Like her younger sister Catherine, Eleanor McAdoo Wiley painted in an Impressionist manner, favoring a pastel palette to create still lifes, portraiture, flower studies, and depictions of historic homes. While Catherine Wiley was the better-known, more influential artist of the two sisters, Eleanor made a lasting mark of her own on Knoxville’s cultural landscape through her work as a community leader, arts advocate, and portraitist.

The Wiley family moved to Knoxville, Tennessee, around 1880. Eleanor studied at the University of Tennessee and at the Stevens Summer School of Painting, an art colony established by modernist painter Will Henry Stevens that operated in Gatlinburg from the early 1930s through at least 1939. She was an active member of the Nicholson Art League and, in 1934, she founded the Knoxville Art Center, which later merged with the Dulin Gallery of Art and is known today as the Knoxville Museum of Art.
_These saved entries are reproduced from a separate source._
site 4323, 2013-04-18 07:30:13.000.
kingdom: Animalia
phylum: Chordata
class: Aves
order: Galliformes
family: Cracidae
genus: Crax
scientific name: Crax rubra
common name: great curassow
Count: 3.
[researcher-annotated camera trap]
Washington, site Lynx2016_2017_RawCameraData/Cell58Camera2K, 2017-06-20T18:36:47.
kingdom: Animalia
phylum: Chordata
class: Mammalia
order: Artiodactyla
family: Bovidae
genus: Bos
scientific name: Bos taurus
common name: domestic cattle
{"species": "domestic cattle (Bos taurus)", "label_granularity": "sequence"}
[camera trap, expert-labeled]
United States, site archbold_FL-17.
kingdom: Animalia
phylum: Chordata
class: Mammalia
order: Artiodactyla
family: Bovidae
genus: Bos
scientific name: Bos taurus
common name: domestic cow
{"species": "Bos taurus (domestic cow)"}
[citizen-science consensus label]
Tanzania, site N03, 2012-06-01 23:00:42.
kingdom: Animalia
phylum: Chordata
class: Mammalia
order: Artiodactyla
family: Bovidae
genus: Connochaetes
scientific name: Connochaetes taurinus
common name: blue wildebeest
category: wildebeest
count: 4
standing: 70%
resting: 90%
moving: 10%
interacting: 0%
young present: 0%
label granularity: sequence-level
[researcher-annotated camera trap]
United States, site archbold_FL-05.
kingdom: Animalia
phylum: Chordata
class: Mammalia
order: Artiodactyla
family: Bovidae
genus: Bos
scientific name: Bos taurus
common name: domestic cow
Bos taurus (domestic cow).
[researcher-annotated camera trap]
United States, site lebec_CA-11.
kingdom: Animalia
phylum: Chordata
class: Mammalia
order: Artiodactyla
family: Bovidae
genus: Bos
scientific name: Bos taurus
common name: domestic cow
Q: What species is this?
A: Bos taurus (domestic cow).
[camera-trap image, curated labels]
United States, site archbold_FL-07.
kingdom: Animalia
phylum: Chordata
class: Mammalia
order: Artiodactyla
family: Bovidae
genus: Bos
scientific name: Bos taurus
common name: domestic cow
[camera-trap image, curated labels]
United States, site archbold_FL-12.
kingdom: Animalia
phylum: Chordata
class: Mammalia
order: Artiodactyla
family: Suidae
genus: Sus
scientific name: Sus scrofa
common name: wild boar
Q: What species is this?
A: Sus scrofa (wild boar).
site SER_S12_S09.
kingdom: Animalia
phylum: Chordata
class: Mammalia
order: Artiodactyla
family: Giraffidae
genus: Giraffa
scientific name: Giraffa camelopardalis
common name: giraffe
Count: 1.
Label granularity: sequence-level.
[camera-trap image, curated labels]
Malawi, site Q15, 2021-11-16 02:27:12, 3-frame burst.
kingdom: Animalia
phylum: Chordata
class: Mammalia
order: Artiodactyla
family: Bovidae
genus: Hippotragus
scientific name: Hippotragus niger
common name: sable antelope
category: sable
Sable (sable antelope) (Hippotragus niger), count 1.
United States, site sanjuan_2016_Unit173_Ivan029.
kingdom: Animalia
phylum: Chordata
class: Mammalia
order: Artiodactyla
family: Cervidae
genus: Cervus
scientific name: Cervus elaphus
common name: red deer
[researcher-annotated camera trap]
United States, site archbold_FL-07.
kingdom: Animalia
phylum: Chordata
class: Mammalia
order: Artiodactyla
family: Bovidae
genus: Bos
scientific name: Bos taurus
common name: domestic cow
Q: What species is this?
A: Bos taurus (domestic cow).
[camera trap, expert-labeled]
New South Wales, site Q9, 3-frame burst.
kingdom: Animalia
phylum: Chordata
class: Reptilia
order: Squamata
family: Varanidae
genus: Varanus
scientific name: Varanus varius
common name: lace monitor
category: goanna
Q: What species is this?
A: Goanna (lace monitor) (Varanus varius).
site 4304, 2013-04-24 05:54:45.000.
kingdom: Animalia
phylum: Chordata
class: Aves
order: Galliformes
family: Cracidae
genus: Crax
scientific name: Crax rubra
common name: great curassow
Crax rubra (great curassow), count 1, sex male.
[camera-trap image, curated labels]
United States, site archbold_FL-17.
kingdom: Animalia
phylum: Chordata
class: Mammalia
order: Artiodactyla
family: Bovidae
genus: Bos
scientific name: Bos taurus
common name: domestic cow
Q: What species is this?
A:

Eleanor Wiley was a popular portraitist who was frequently commissioned to depict prominent state citizens. In 1934, she participated in the Public Works of Art project, a government-funded art program sponsored by the WPA. As part of this effort, she painted a series of portraits on porcelain for the Knox County Public Library featuring notable men in Tennessee history, including presidents Andrew Jackson and Andrew Johnson. In honor of the state’s sesquicentennial celebration in 1946, Wiley produced portraits of two distinguished military leaders from Tennessee: the late Samuel P. Carter, who led a group of Union loyalists in East Tennessee during the Civil War, and Admiral Charles St. John Butler. Wiley was also commissioned by the University of Tennessee in 1951 to record the likeness of Dr. Philander Priestly Claxton, who established and directed the school’s Department of Education from 1902 to 1911, before serving as the United States Commissioner of Education. Eleanor Wiley’s work is held in the collections of the Tennessee State Museum, the Morris Museum of Art, the Museum of East Tennessee History, and the Knoxville Museum of Art.